A historic moment for AI and humanity—unlike anything seen before.This year’s Nobel Prize in Chemistry was recently awarded to Demis Hassabis, CEO and co-founder of Google DeepMind, and John M. Jumper for their contributions to protein structure prediction through the AI system AlphaFold, alongside David Baker, professor at the University of Washington, receiving the other half for computational protein design.
Interestingly, AlphaFold is one of the youngest innovations to make it to the Nobel Prize. “AlphaFold is 4 years old, very young to win the Nobel Prize,” said the presenter at the award ceremony in Stockholm, while announcing Hassabis’s name.
The Royal Swedish Academy of Sciences recognized AlphaFold for its impact on structural biology. The AI system predicts the 3D structure of proteins from their amino acid sequences.
Since its public release in 2021, AlphaFold has predicted nearly all known protein structures, created a database of over 200 million structures, and is used by more than 2 million researchers across 190 countries.
Honoured and proud to be at the @NobelPrize ceremony today with some of the key members of the AlphaFold team where our @GoogleDeepMind colleagues @demishassabis and John Jumper will be co-awarded the Nobel Prize in Chemistry. pic.twitter.com/tCMDQdqK6Z
— Pushmeet Kohli (@pushmeet) December 10, 2024
“The Nobel Prize ceremony was an ethereal & profound experience. An amazing event dedicated to celebrating the ingenuity of the human mind filled with many inspirational & moving highlights: My dear colleagues Demis Hassabis and John receiving their Medals for Alphafold,” said Pushmeet Kohli, VP of Research at Google Deepmind.
Geoffrey Hinton Knew It—All Along!
Geoffrey Hinton, known as the “Godfather of AI,” was also awarded the Nobel Prize in Physics alongside John Hopfield, and already knew that they were going to win the Nobel Prize for their work in building the ‘Boltzmann Machine.’
Hinton also recalled the early days of neural network research. “When Terry came up with this theory for Boltzmann machines, we were completely convinced that must be how the brain works. We decided we were going to get the Nobel Prize in Physiology or Medicine,” he shared, confidently.
Hinton, whose work on neural networks in the 1980s laid the foundation for modern AI, reflected on the broader potential of artificial intelligence during his acceptance speech.
“This new form of AI excels at modelling human intuition rather than human reasoning, and it will enable us to create highly intelligent and knowledgeable assistants who will increase productivity in almost all industries,” he said.
Hinton suggested that insights from sleep could inspire new approaches to neural network training.“Unlearning during sleep may hold the key to making neural networks more biologically plausible. Once we understand how the brain truly learns, it will inspire a new generation of AI architectures,” he said. He added, “The idea of using sleep to do unlearning in neural networks is biologically plausible and could unlock better ways to train AI.”
Nobel Prize for Plagiarism? Jürgen Schmidhuber, director of the AI Initiative at KAUST, alleged that the recognition is based on uncredited work. Schmidhuber claimed that Hinton and Hopfield’s contributions drew heavily on earlier research without proper acknowledgement.
“This is a Nobel Prize for plagiarism,” Schmidhuber wrote on LinkedIn. He asserted that methodologies developed by Alexey Ivakhnenko in Ukraine and Shun’ichi Amari in Japan during the 1960s and 1970s formed the foundation of the laureates’ work.
“They republished methodologies developed in Ukraine and Japan without citing the original papers. Even in later surveys, they didn’t credit the original inventors,” Schmidhuber added, suggesting the omission might have been deliberate.
Schmidhuber Effect: This is not the first time Schmidhuber has made accusations. Previously, he accused Yann LeCun of rehashing old ideas and presenting them without credit, saying, “We must stop crediting the wrong people for inventions made by others.”
-.-.-
- WHAT YOU WILL DO:
a) According to the article on AI and the Nobel Prizes, how many researchers use AlphaFold?
b) Copy word for word the part of the AI Nobel Prize article that starts at "A historic moment" and ends after "announcing Hassabis’s name.".

- DATA:
-.-.-
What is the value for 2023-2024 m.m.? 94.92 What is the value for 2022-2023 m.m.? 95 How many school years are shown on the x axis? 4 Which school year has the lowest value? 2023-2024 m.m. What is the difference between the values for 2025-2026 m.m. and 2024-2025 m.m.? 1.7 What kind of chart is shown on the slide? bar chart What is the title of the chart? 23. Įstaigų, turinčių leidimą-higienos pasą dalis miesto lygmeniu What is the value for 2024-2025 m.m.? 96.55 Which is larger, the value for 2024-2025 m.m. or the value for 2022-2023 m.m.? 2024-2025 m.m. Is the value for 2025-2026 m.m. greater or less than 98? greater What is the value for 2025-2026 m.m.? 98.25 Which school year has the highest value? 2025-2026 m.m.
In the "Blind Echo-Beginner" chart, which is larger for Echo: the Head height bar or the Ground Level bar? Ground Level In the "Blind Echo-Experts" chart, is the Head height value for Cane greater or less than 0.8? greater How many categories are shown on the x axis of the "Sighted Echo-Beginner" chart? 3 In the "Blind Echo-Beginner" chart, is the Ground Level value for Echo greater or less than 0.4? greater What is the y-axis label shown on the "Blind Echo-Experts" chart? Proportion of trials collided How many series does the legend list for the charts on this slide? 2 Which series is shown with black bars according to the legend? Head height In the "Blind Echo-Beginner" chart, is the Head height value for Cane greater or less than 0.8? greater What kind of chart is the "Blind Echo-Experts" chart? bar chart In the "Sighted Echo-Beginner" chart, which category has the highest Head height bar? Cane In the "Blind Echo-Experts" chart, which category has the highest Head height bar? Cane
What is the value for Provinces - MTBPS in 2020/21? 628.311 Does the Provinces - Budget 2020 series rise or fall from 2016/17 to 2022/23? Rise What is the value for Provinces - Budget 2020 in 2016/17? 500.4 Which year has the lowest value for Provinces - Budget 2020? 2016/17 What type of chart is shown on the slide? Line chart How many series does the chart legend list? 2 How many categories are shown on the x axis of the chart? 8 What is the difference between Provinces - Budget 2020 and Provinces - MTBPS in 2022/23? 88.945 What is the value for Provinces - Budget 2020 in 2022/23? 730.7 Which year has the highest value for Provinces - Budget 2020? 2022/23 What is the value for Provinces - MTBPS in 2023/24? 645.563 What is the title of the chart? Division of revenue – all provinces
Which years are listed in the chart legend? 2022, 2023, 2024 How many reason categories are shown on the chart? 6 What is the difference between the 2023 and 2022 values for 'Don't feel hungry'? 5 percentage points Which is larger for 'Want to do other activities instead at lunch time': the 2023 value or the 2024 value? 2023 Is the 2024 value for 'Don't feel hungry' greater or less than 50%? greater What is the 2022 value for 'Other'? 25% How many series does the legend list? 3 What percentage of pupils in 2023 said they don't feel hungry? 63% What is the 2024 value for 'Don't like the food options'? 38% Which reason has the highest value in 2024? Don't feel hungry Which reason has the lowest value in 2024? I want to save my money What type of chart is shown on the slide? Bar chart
-.-.-
- RESPONSES FOR EACH TASK:
a) More than 2 million researchers across 190 countries use AlphaFold.

b)
A historic moment for AI and humanity—unlike anything seen before.This year’s Nobel Prize in Chemistry was recently awarded to Demis Hassabis, CEO and co-founder of Google DeepMind, and John M. Jumper for their contributions to protein structure prediction through the AI system AlphaFold, alongside David Baker, professor at the University of Washington, receiving the other half for computational protein design.
Interestingly, AlphaFold is one of the youngest innovations to make it to the Nobel Prize. “AlphaFold is 4 years old, very young to win the Nobel Prize,” said the presenter at the award ceremony in Stockholm, while announcing Hassabis’s name.